-- Texto do exercício --
O filme é um dos resultados do projeto A saúde na Favela pela Perspectiva Antirracista, uma articulação entre o MNU e a Cooperação Social da Fiocruz, com atuação na Vila Cruzeiro, Jacarezinho, Vila Kennedy e Mangueirinha, localizadas no Estado do Rio de Janeiro.

O documentário reúne entrevistas gravadas com lideranças sociais dos territórios, pesquisadores e promotores populares de saúde antirracista formados pelas oficinas do projeto. Nos 21 minutos do longa, o espectador irá ouvi-los falando sobre a importância da perspectiva da raça quando são analisados os serviços oferecidos pelo SUS e a experiência das pessoas que moram em territórios de favelas.

-- Itens listados --

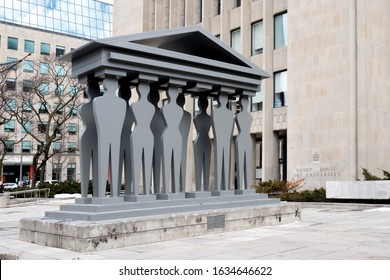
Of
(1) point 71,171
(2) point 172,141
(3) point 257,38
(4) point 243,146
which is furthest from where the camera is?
(1) point 71,171

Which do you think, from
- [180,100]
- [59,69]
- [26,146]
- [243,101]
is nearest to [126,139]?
[180,100]

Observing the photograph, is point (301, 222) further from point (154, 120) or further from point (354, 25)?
point (354, 25)

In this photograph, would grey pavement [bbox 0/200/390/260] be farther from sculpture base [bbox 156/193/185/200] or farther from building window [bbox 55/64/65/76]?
building window [bbox 55/64/65/76]

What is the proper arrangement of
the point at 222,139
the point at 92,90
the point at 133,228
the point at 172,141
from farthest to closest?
the point at 222,139, the point at 172,141, the point at 92,90, the point at 133,228

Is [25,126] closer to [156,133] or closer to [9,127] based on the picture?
[9,127]

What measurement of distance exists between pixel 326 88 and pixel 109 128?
19.6 m

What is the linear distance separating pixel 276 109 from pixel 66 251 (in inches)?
965

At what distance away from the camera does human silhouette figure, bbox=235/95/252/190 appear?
Answer: 15086 mm

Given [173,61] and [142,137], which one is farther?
[173,61]

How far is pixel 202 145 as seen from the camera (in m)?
14.8

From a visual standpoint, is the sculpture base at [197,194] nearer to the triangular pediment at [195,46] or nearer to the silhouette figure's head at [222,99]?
the silhouette figure's head at [222,99]

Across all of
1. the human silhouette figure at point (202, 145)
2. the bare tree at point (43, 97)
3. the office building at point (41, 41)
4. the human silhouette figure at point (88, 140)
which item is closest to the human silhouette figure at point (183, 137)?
the human silhouette figure at point (202, 145)

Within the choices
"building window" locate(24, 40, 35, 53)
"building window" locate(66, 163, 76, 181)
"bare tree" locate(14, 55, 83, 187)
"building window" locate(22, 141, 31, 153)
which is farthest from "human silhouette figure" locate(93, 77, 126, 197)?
"building window" locate(24, 40, 35, 53)

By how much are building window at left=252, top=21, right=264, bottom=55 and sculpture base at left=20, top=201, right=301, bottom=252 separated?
22.5 meters
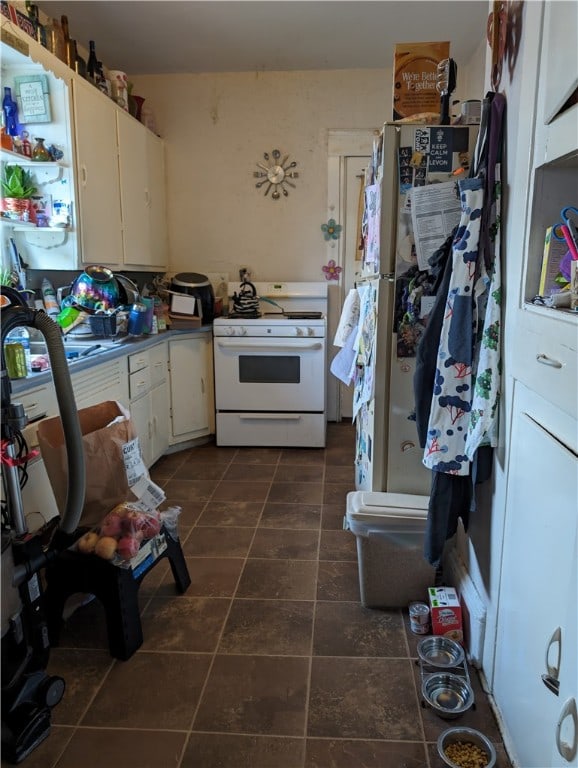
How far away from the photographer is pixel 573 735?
3.07ft

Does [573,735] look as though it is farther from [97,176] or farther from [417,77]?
[97,176]

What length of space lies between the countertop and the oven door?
31cm

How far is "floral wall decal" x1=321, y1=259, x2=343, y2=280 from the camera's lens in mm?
4320

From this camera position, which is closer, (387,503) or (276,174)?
(387,503)

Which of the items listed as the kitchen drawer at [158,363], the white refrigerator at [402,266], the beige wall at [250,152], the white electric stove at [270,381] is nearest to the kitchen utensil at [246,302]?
the white electric stove at [270,381]

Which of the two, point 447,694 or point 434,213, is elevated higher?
point 434,213

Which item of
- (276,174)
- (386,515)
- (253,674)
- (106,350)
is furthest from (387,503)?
(276,174)

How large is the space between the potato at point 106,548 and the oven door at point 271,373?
2.12 metres

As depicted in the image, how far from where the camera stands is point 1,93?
265 cm

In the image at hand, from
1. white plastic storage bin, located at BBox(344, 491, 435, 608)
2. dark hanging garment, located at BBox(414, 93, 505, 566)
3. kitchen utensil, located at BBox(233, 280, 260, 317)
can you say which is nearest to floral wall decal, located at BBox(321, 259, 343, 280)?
kitchen utensil, located at BBox(233, 280, 260, 317)

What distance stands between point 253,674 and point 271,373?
2.32m

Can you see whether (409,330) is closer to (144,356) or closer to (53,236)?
(144,356)

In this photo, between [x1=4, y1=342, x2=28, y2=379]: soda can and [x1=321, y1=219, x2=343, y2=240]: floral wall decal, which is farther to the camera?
[x1=321, y1=219, x2=343, y2=240]: floral wall decal

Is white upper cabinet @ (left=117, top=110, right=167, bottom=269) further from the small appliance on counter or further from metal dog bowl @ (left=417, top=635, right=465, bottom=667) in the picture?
metal dog bowl @ (left=417, top=635, right=465, bottom=667)
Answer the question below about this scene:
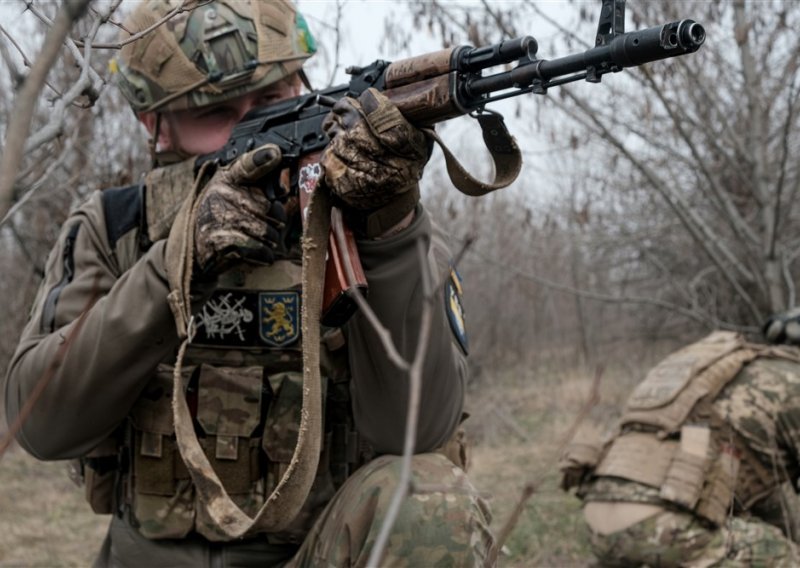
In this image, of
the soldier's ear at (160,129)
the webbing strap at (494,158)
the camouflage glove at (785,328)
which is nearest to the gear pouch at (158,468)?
the soldier's ear at (160,129)

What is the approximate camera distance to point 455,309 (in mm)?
2375

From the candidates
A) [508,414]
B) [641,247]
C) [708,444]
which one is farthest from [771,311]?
[508,414]

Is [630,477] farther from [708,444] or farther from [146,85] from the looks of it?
[146,85]

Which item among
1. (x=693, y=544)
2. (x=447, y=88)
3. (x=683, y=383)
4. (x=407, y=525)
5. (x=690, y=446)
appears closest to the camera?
(x=447, y=88)

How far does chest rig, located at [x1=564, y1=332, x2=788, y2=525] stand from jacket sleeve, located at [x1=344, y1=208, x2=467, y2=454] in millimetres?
1693

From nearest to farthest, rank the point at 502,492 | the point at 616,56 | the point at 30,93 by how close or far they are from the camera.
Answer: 1. the point at 30,93
2. the point at 616,56
3. the point at 502,492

-- Sobre o exercício --
Transcreva, no texto do exercício, o trecho que vai de "O filme é um" até "Rio de Janeiro.".

-- Resultado da tarefa --
O filme é um dos resultados do projeto A saúde na Favela pela Perspectiva Antirracista, uma articulação entre o MNU e a Cooperação Social da Fiocruz, com atuação na Vila Cruzeiro, Jacarezinho, Vila Kennedy e Mangueirinha, localizadas no Estado do Rio de Janeiro.